» **Directions for this task**:
Carry the passage on the Ngāti Ranginui iwi further, beginning after its final sentence.
Segment Start: Extract to read
Māori iwi (tribe) in Aotearoa New Zealand

Ngāti Ranginui is a Māori iwi (tribe) in Bay of Plenty, New Zealand. Its rohe (tribal area) extends from Waihi in the north, to the Kaimai Range in the west, to south of Te Puke in the south, and to Tauranga in the east. The rohe does not extend offshore to Matakana Island or Mayor Island / Tūhua.

Ngāti Ranginui is part of the Tauranga Moana iwi group, which also includes Ngāti Pūkenga and Ngāi Te Rangi. The three iwi all consider Mauao (Mount Maunganui) sacred and share many things in common. Collectively, the iwi are seeking compensation from the New Zealand Government for their losses from the New Zealand Wars but are yet to seek a settlement.

==History==

Ranginui is the founding ancestor of the iwi. In Tauranga traditions, Ranginui was the son of Tamatea-pokai-whenua from the Takitimu canoe. Ranginui was the brother of Kahungunu (the founding ancestor of Ngāti Kahungunu) and Whaene. His brothers eventually moved to other regions of the North Island, while he remained in Tauranga, settling along the Wairoa River. His descendants would eventually form the Ngāti Ranginui iwi.
Segment End: Extract to read
Segment Start: Given information
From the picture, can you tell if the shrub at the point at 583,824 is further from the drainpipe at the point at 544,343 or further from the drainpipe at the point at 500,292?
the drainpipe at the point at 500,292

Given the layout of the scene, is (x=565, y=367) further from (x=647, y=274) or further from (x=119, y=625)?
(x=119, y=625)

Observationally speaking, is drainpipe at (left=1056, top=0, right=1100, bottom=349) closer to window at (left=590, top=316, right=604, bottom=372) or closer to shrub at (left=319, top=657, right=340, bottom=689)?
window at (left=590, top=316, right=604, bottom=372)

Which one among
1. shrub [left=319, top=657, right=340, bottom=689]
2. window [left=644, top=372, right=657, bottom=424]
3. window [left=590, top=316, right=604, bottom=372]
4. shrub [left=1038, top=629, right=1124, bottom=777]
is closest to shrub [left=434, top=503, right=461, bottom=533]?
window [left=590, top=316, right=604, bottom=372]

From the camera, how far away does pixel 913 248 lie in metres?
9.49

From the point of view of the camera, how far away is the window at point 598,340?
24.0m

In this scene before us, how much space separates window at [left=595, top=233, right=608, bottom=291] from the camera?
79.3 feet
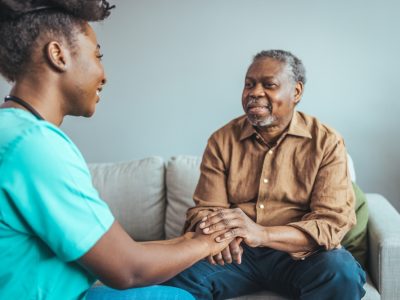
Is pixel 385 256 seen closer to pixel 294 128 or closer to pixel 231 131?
pixel 294 128

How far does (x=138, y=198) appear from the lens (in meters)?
2.51

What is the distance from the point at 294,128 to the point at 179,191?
72cm

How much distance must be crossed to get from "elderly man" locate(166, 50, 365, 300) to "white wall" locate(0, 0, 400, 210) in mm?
654

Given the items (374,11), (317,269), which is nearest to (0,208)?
(317,269)

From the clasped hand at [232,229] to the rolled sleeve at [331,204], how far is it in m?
0.18

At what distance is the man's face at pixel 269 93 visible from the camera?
6.70 feet

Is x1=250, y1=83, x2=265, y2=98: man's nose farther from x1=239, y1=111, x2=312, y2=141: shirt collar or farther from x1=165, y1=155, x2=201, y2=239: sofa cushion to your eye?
x1=165, y1=155, x2=201, y2=239: sofa cushion

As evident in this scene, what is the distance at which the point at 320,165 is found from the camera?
1979 mm

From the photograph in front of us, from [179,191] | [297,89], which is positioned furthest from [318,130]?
[179,191]

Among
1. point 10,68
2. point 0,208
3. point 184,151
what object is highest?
point 10,68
Segment End: Given information
» **Response area**:
In 1864, the Tauranga Moana iwi collectively fought against Crown troops stationed in Tauranga. A notable victory occurred at Gate Pā, but eventually thousands of hectares of land was confiscated. Ngāti Ranginui continues to seek redress with the New Zealand Government for their losses in the New Zealand Wars of the 1860s, together with the other Tauranga Moana iwi.

==Governance==

Ngāti Ranginui Iwi Society Inc is the Tūhono organisation of Ngāti Ranginui. It is an incorporated society, governed by one representative from each of ten marae. As of 2016, the chairperson Tawharangi Nuku, the chief executive is Stephanie O'Sullivan and the trust is based in Tauranga.

Ngā Hapū o Ngāti Ranginui Settlement Trust is a governance entity recognised by the New Zealand Government since the Treaty of Waitangi settlement between the iwi and the Crown on 21 June 2012. It is a common law trust, governed by eight trustees elected by member hapū plus an independent chair. As of 2016, the trust chairperson is Te Pio Kawe and the trust is based in Tauranga.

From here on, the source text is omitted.